Due to the nature of televised adoption segments, there aren’t dozens of dogs to choose from. It’s not, “Which would be the appropriate dog for our home?” but rather, “Aww, look at that dog pawing at the host’s leg, he’s adorable!” The playing field is narrowed and a multiple choice question is turned into to a simple yes or no answer. And let’s face it, sitting in your easy chair and being presented with a potential adoptee is way easier physically and emotionally than going down to the local shelter, rescue, or humane society. But is it really the best way to choose a new family member?

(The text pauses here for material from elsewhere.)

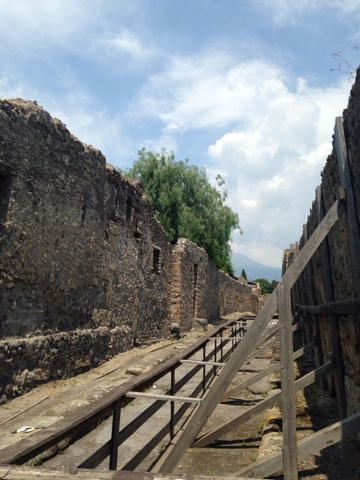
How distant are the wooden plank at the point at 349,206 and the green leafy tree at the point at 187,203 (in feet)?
56.9

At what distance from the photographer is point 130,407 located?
5352 mm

What exactly is it about dogs in the media that causes us to bypass reason and instantly commit? Is it our celebrity culture, which has trained us to be impressed by something or someone simply because they are televised? Perhaps. It’s also an emotional response. In the case of a dog who’s been injured or rescued from a bad situation, that maternal (or paternal) genes fire, prompting us to want to care for the unfortunate creature. And hey, it makes for a great story when friends ask how you got your dog: “I was sitting on the couch one night watching television, and suddenly there was this dog on the news. He’d fallen into the river and they rescued him!” Pretty dramatic stuff.

There’s nothing wrong with adopting a dog you see on television, assuming it is the right fit for your home. But for every dog the station receives a slew of calls about, there are hundreds of others awaiting euthanization in shelters across the country. Why choose the dog on live tv when you could choose one on death row? Although their plight isn’t televised, there are an incredible number of adorable, well-behaved, affectionate dogs who are put down every day because people aren’t even aware of their existence. Sure, I know how hard it is to walk into a shelter, and I’m aware that many people avoid it completely. That’s where outside adoption events come in, such as the ones held at pet stores on weekends. These events are wonderful for getting dogs out in the community where they can be seen by folks who wouldn’t otherwise have access to them.

The next time you have a knee-jerk reaction to that adorable homeless dog on television, think of it this way: that dog’s got plenty of offers. Why not go a step further and seek out one who doesn’t have a public advocate? Those shelter/rescue/humane society dogs may not be tv personalities, but they’re sure to be stars in your life.